RAF Thornaby was first commissioned as an airfield in the mid 1920s.

It came under the control of the RAF Coastal Command in 1939, being used mostly for reconnaissance work, anti shipping strikes, and attacks on enemy airfields etc.

It was from RAF Thornaby that a Lockheed Hudson aircraft of No. 220 Squadron located the German prison ship Altmark in Norwegian waters on 16 February 1940. This led to the subsequent liberation of 299 prisoners by HMS Cossack of the Royal Navy. Although the airfield was expanded in 1942 in order to facilitate heavy bombers, it never actually operated such aircraft and remained as a Training and Coastal Command base. The station was engaged in air-sea rescue work from 1943 using Vickers Warwick aircraft with Nos. 279, 280 and 281 Squadrons.

RAF Thornaby

As at many other stations, the Thornaby aircrew had developed their own means of dropping emergency supplies to their ditched colleagues, using a receptacle which was later to be widely known as the "Thornaby Bag".  It was a pack that contained food and first aid equipment for the downed fliers.

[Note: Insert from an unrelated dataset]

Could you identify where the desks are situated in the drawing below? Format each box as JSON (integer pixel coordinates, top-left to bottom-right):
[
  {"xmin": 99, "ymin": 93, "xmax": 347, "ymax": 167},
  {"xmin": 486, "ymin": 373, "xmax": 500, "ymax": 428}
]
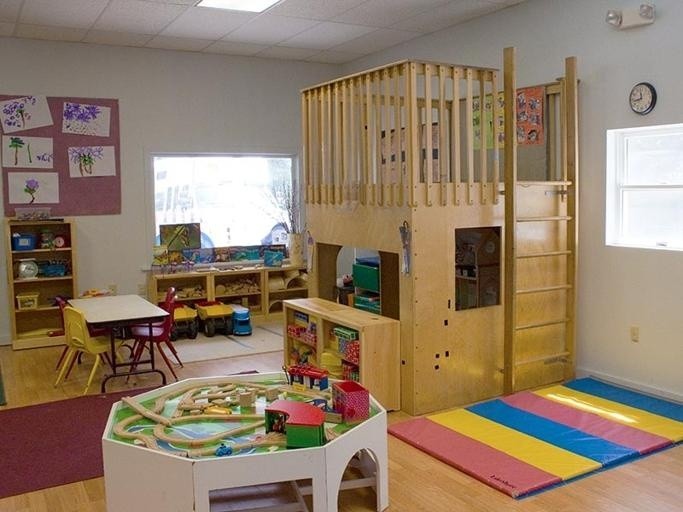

Thornaby's last action of the war came on 3 May 1945 when Beaufighters of No. 455 Squadron Royal Australian Air Force (RAAF) attacked enemy shipping in Kiel Harbour leaving two mine-sweepers destroyed.

In 1954 No. 275 Search and Rescue Squadron based at Linton-on-Ouse relocated to Thornaby and played a major part in the development of air sea rescue as we know it today.

The base closed to flying in October of 1958 and was sold to Thornaby-on-Tees Borough Council for redevelopment in 1963. Most of it is has been re-developed with a mix of housing and light industrial units as the town of Thornaby expanded southwards in the 1960s and 1970s.  

Traces of the aerodrome can be picked out via aerial photographs and a number of surviving structures still exist. In 1997 a RAF memorial was erected at Thornaby to celebrate the achievements and work of the station and the people who served there.